Agra, The Taj Mahal, Red Fort and lots of shopping

The Taj Mahal

Our journey to Agra began with a 2 am wake up call and some strong starbucks coffee to get our systems running after a short night. Our driver was outside the hotel just before 3 am and we headed south towards Agra picking up our guide Pushpendra on the way. Push and I had met almost 6 years ago when he and I embarked on a memorable day long exploration of Old Delhi. It was lovely seeing Push again and we reminisced about our day together on the way south to Agra. After a nap, a chai marsala tea woke us up quite nicely and set the stage for a truly memorable day.

Push was a major guide of dignitaries wishing to see the sites in and around Delhi during the recent G20 meetings in Delhi and is known to many in the area as a guide of VIP’s. Even though we are very much not VIP’s we got the VIP treatment all day, walking right past long lines, being able to access lovely washrooms and generally being very well taken care of. Push, you are the best and if any of my readers are thinking of a trip to Delhi or the Golden Triangle I highly recommend Pushpendra K. !!! You can find him at

The Taj Mahal – how to explain it – when I first saw it almost 6 years ago now it had an impact on me that few other sites have had. The building, born out of the love of a man for a woman set me back on my heels and I consider it a holy place, unlike any other. Shah Jahan first saw his future wife Mumtaz in a bazaar when he was 14 and she 13. They married 5 years later and she was at his side until she passed away due to complications during the birth of her 14th child. Watching the sun rise over Shah Jahan’s memorial to her is like nothing else.

We spent a glorious 2 hours walking around the site and taking photos before heading off for an excellent Indian breakfast

The Red Fort

The Red Fort was our next stop. The Agra Red Fort is a UNESCO world heritage site and was renovated by the Shah Jahan of Taj Mahal fame. It was built by the Mughals and served as the main residence for the Mughal dynasty until 1638 when the capital shifted to Delhi. This is where Shah Jahan was imprisoned by his son and lived out his days in an upper floor set of rooms. His one request was that he would be able to see the Taj Mahal from all the windows of his rooms.

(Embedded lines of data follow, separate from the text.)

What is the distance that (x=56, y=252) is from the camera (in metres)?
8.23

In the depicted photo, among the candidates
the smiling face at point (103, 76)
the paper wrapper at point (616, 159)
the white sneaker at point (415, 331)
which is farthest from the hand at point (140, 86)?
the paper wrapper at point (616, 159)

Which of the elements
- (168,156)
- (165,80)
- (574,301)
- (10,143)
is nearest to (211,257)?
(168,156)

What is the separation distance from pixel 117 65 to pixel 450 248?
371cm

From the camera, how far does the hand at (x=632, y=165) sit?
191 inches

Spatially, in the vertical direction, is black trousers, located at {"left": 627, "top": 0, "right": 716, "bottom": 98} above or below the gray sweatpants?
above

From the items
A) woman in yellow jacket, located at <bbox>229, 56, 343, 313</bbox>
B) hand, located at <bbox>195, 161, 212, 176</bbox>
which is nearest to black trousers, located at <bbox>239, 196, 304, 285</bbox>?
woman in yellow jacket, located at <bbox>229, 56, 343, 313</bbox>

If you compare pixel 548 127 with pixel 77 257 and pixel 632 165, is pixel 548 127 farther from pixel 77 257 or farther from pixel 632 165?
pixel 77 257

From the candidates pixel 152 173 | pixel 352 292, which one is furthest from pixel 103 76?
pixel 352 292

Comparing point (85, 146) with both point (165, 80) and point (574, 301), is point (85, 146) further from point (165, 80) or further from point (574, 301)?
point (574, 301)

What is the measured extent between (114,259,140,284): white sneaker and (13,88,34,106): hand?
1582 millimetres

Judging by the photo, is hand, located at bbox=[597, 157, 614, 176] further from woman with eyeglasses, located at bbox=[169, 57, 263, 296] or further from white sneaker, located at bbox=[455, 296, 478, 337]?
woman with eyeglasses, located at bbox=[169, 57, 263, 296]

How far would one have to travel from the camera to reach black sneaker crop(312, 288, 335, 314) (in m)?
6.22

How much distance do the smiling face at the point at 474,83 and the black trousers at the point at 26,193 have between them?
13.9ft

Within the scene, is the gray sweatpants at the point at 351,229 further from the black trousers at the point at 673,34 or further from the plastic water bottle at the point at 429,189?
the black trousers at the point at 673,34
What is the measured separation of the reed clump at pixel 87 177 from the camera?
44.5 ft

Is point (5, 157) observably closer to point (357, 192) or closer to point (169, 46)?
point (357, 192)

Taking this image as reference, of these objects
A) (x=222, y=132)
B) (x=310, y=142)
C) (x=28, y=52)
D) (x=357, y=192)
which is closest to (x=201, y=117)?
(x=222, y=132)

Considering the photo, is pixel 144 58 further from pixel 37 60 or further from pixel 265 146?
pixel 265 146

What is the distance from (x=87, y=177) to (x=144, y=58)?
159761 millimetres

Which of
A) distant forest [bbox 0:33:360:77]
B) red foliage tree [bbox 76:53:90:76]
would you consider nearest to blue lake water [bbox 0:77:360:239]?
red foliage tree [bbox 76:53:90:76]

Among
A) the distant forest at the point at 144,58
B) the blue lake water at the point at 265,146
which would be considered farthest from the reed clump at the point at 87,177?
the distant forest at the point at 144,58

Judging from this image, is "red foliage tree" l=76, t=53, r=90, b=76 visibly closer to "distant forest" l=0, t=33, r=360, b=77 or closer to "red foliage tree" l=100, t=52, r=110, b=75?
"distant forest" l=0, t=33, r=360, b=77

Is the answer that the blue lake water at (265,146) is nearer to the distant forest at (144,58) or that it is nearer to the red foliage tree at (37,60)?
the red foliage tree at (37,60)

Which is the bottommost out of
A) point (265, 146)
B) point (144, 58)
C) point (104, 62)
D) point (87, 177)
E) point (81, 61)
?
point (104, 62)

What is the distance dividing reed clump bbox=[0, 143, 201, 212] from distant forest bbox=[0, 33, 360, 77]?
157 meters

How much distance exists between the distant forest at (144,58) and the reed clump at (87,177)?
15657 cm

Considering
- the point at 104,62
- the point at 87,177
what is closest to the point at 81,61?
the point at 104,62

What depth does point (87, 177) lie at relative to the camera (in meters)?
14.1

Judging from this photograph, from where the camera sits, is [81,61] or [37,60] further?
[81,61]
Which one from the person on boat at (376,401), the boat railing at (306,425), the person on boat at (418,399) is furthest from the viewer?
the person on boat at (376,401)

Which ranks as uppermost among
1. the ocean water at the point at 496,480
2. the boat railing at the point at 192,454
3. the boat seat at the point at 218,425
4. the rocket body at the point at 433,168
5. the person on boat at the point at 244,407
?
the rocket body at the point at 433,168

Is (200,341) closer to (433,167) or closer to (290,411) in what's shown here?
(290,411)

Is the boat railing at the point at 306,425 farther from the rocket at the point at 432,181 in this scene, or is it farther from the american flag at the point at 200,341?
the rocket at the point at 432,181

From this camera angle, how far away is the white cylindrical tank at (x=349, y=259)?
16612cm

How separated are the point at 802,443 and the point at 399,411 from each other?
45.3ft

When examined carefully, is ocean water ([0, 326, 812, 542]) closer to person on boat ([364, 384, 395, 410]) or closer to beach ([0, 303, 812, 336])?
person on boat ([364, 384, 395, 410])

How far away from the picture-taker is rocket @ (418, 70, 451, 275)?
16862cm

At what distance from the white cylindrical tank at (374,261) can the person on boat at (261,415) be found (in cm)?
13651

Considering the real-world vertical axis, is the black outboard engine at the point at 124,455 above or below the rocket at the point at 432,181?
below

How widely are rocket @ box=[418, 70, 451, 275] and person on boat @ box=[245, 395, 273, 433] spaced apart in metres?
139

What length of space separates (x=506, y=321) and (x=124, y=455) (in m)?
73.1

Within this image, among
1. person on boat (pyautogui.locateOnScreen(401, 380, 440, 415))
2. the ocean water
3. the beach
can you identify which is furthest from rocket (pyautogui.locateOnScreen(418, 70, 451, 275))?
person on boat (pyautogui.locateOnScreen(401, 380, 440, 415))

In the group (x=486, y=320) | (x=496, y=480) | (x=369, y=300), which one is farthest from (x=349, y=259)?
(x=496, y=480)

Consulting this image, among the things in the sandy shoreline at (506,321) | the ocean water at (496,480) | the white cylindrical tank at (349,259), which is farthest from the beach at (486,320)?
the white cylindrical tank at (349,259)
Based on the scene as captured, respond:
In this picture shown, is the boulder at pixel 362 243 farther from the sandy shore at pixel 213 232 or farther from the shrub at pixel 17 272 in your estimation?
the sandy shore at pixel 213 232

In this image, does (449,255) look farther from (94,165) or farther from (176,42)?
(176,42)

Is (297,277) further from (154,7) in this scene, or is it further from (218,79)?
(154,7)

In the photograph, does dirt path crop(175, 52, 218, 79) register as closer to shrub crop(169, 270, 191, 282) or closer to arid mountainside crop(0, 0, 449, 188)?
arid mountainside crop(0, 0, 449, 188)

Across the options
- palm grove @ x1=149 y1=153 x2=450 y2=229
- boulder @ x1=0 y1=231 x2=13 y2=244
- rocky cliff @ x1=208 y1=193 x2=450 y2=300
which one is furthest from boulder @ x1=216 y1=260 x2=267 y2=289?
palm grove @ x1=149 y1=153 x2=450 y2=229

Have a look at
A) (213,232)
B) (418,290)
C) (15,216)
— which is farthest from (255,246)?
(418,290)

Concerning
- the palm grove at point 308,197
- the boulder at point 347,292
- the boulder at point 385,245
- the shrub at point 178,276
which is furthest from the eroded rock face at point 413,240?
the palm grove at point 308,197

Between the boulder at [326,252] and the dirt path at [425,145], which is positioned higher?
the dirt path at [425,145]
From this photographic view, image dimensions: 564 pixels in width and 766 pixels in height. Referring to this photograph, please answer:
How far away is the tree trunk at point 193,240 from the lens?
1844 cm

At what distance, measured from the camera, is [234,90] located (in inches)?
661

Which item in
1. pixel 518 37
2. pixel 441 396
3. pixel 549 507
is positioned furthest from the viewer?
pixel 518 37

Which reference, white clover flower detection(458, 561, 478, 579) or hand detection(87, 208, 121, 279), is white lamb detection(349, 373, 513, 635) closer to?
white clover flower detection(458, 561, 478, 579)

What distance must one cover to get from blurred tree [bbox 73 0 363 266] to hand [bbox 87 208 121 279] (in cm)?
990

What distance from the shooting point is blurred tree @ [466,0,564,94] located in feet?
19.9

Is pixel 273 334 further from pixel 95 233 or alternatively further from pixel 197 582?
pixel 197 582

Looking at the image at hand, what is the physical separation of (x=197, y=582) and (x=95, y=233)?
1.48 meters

Once out of the Red Fort we headed for some retail therapy and ended up having a very rewarding afternoon. The reputable stores selling textile, gemstone and stone carving on marble with semi-precious stone inlays are outstanding and well worth visiting. The textile store was amazing, weavers using patterns and traditions originating from Persian carpet makers, adapted over the years incorporating many of the designs and patterns we saw on the walls of the Taj Mahal. This cooperative is sponsored by the Indian Government to encourage weavers to continue these traditional methods and to support a unique weaving industry in this part of India. Fibres used included sheep wool and silk coloured with natural dyes. Many of these amazing pieces take one or more years to complete, with larger carpets being worked on by up to three weavers at a time, making single or double knots to achieve the designs.

Another government sponsored cooperative showcased the art of white marble carving with semi-precious stone inlays with patterns and designs found on in the Taj Mahal. This is a closed group of artists passing on the secrets and trades of their families who are descendants from the original Persian artists who worked on the Taj Mahal.

We left Agra mid afternoon after a wonderful day and headed for the airport in Delhi. We stopped for another Chai tea after reaching the outskirts of the city from one of the city’ s best Chai tea shops open 24/7. Refreshed we headed north.

Our flight to Toronto is delayed by a couple of hours but we hope that our suitcases will make the trip connecting through Toronto!

It has been an amazing trip and thank you for following along with us! Namaste!!!